Text excerpt:
Little Things You Hate

ozzybmx

taking a shit with my boobs out
"what's the lowest price you'll go"

Umm... maybe what it's f***en advertised for you lazy ****. Christ I f***ing hate marketplace / Gumtree, munted dickheads can't even be bothered lowballing you with an actual offer anymore.
I just take $10 off my asking price. No thanks, no cheers, no chat... Just reply with '$490'

If they are genuinely interested they'll come back with something.
 

Flow-Rider

Burner
Oh I fucking hate that. Also retail staff who can't be arsed...and retail staff that want to be snobbish.


I was in the expensive part of the David Jones men's wear department yesterday looking for a dinner blazer or smoking jacket in velvet, burgundy preferred. Not a single person offered to help me! There was ample staff standing around gossiping and avoiding eye contact with people, quite the opposite of my Dan Murphy's treatments. Eventually I got someone's attention and even though we were standing within 4 metres of 3 mannequins each wearing a different colour of said evening wear I was told they don't have any of that sort of thing. The shop assistant then thought I needed to be reminded that I was in the "luxury brand" part of David Jones...I pointed out I knew that, I had ridden 40000 escalators deliberately seeking out that part of the store. David would be so disappointed.


i did check the mannequins and their jackets were too small and slim fit. My quest continues.
Take a picture of them standing there and talking then send it to the Ceo's ;).
 

mas2

Likes Bikes and Dirt
Put the kids bike on the roof and noticed the Proride strap for the back wheel had torn half way through. Go get one off the spare Proride inside and it snaps just taking it off. Get the other one off and it seems good. Walk out and notice the front one had snapped while I was inside. Put bike in the back of the car. Could have been a lot worse though.
 

northvanguy

Likes Dirt
Paying $10 for a shifter cable from my local shop especially when they grab it from the big box on the shelf. I’m all for the low packaging grab it from the box but how that costs the same as the waste of packaging version that shimano does (1 cable with plastic and cardboard packaging) is beyond me.

Paid $4 in Whistler. Australian shops just take the piss.

Angry.
 

LPG

likes thicc birds
I'm fearing for that, but I don't have a flexi joint making it more of a challenge. I took the Y bends off and they were clear. Putting literally half a kilo of draino down there in. It doesn't seem to take long before the pipe is full so I'm hoping it isn't too far down...
So it seemed to unblock too easily with the plunger I bought that actually fit the kitchen sink. Glad I didn't have to use that unblocker coil thing.

(Data entries)
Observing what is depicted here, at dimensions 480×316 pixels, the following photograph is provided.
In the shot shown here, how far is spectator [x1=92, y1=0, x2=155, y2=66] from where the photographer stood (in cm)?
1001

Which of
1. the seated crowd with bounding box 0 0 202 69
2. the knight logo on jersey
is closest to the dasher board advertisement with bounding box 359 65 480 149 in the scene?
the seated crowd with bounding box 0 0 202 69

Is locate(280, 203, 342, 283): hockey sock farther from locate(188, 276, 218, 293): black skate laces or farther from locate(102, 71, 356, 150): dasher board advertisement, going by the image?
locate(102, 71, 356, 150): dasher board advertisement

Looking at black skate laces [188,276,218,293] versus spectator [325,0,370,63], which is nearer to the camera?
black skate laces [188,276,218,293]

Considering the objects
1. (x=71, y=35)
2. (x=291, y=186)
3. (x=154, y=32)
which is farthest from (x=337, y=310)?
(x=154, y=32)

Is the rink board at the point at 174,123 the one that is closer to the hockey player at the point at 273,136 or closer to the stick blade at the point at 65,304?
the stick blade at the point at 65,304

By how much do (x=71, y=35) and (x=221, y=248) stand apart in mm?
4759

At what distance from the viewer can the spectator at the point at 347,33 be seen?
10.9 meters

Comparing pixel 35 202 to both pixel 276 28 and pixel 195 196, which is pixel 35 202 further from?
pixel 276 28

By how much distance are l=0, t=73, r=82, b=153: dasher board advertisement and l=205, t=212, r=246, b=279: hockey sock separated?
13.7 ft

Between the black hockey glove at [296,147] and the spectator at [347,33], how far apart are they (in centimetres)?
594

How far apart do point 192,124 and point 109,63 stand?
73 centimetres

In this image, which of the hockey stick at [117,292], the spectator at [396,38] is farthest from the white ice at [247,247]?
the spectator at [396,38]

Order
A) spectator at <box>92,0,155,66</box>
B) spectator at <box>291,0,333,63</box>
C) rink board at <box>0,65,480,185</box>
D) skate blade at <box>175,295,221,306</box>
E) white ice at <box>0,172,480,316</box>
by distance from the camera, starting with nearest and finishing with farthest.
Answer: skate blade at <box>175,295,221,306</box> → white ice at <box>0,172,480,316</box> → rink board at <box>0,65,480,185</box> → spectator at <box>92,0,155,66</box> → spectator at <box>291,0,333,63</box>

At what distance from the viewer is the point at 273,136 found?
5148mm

--

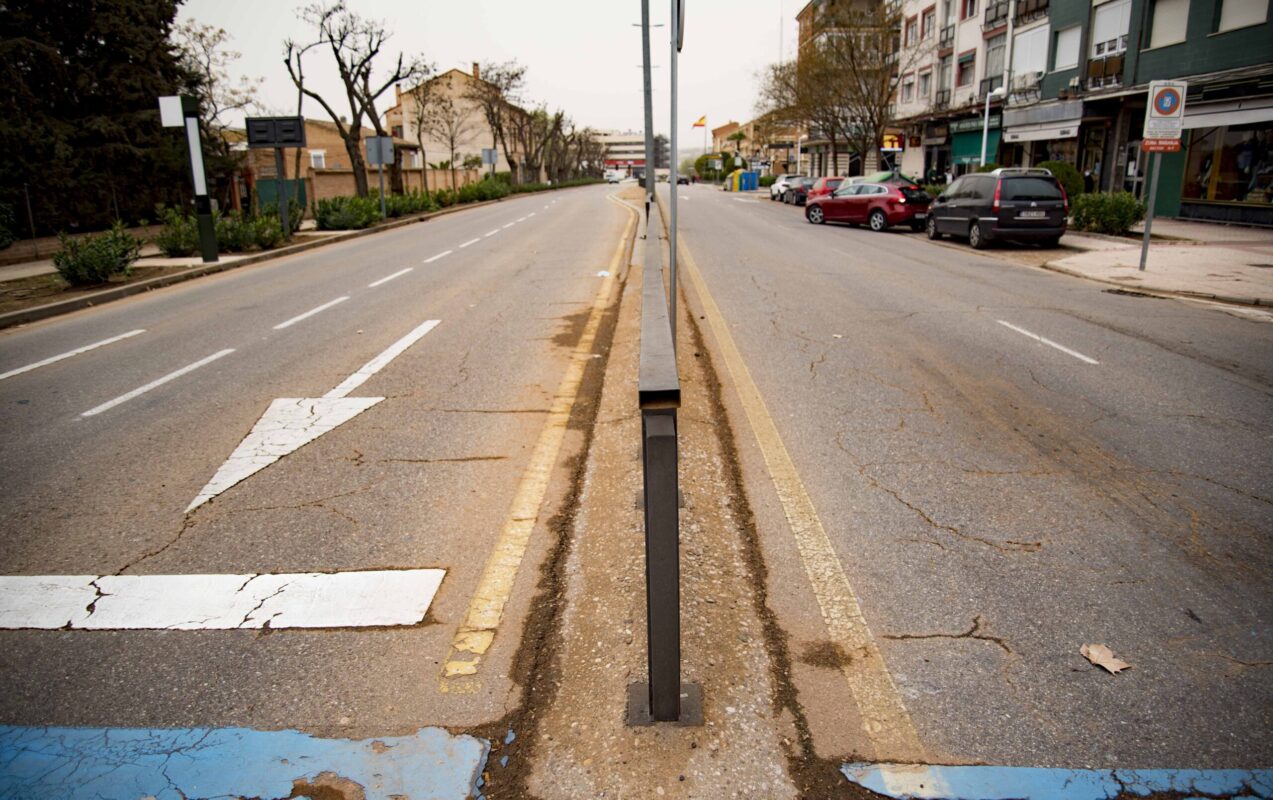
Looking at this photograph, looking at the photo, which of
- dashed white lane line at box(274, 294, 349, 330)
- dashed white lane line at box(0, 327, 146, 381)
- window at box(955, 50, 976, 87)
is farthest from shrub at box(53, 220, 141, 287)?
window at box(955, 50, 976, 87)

Short exercise 1:
Answer these questions from the forum thread:
(a) How much does one poster take off the asking price in reply to a lowest-price query?
(b) What color was preferred for the velvet dinner blazer or smoking jacket?
(c) What price was paid for a shifter cable in Whistler?
Short exercise 2: Filter the entries, keeping every line that contains the string "locate". Case counts.
The forum thread and the data entries are unrelated material.

Full answer 1:
(a) $10
(b) Burgundy
(c) $4

Full answer 2:
Is locate(280, 203, 342, 283): hockey sock farther from locate(188, 276, 218, 293): black skate laces or farther from locate(102, 71, 356, 150): dasher board advertisement, going by the image?
locate(102, 71, 356, 150): dasher board advertisement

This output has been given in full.